As details of the horrific, deadly rampage in Uvalde, Texas continue to emerge, many of us are feeling angry, frustrated, and enormously sad, not only about the senseless deaths of so many children and their teachers, but also about the fact that we keep experiencing similar communal traumas, over and over and over. Most of the recent mass shootings (a uniquely and tragically American phrase) also reflect race-based hatred and intolerance, which compounds the trauma most acutely for those among us who identify with the targeted communities.
These moments present an opportunity to remember, or to learn, the true power of the nonprofit sector, including charities exempt under Section 501(c)(3) of the Internal Revenue Code (and the regulations, case law, and other guidance interpreting it, collectively the “Code”), to speak for the unheard, and to press for stronger, more effective policies that address their needs and protect us all. Times like this call upon nonprofits, including charities, to seek and exploit every opportunity to enter the policy arena and join together to fight the dominance of destructive voices that for too long have promoted policies that endanger our communities, our streets, and even our children’s schools.
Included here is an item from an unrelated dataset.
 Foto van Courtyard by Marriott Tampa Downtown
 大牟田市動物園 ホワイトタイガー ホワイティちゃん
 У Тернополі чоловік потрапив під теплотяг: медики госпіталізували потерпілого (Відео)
Unfortunately, as our work with countless charities has made clear, many charity leaders believe that tax laws governing their involvement in public policy debates create a perilous web of obstacles and landmines that they must navigate.
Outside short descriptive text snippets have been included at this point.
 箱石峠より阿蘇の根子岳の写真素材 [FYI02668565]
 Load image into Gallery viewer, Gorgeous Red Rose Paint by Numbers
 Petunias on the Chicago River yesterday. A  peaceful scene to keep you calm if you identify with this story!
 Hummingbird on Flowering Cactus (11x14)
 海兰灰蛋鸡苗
That belief is wrong, and it keeps charities out of the arena unnecessarily, undermining their ability to accomplish their missions.
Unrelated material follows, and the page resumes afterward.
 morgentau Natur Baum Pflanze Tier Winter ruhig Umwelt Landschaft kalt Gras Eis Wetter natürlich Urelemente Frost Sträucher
In fact, the Code provides a road map of pathways and opportunities that guides charities to more active, effective engagement, and offers a broad array of tools that, if adequately supported and properly deployed, can greatly increase charities’ influence on legislative outcomes. To take advantage of these benefits, charities and their funders must invest in learning what these tools are, and training staff and leadership how to use them to the fullest extent.
For example, rather than prohibiting lobbying, Section 501(c)(3) itself expressly authorizes charities to lobby, within limits. Specifically, it says that “no substantial part” of a charity’s “overall activities” can be lobbying. That means that the Code permits charities with unrestricted funding to devote a limited amount of time and money to writing letters to legislators supporting or opposing legislation, testifying at legislative hearings, and even drafting and shopping model legislation. (Private foundations are subject to stricter rules, but even they have tools that allow them to make unrestricted grants, if they are willing to do so.)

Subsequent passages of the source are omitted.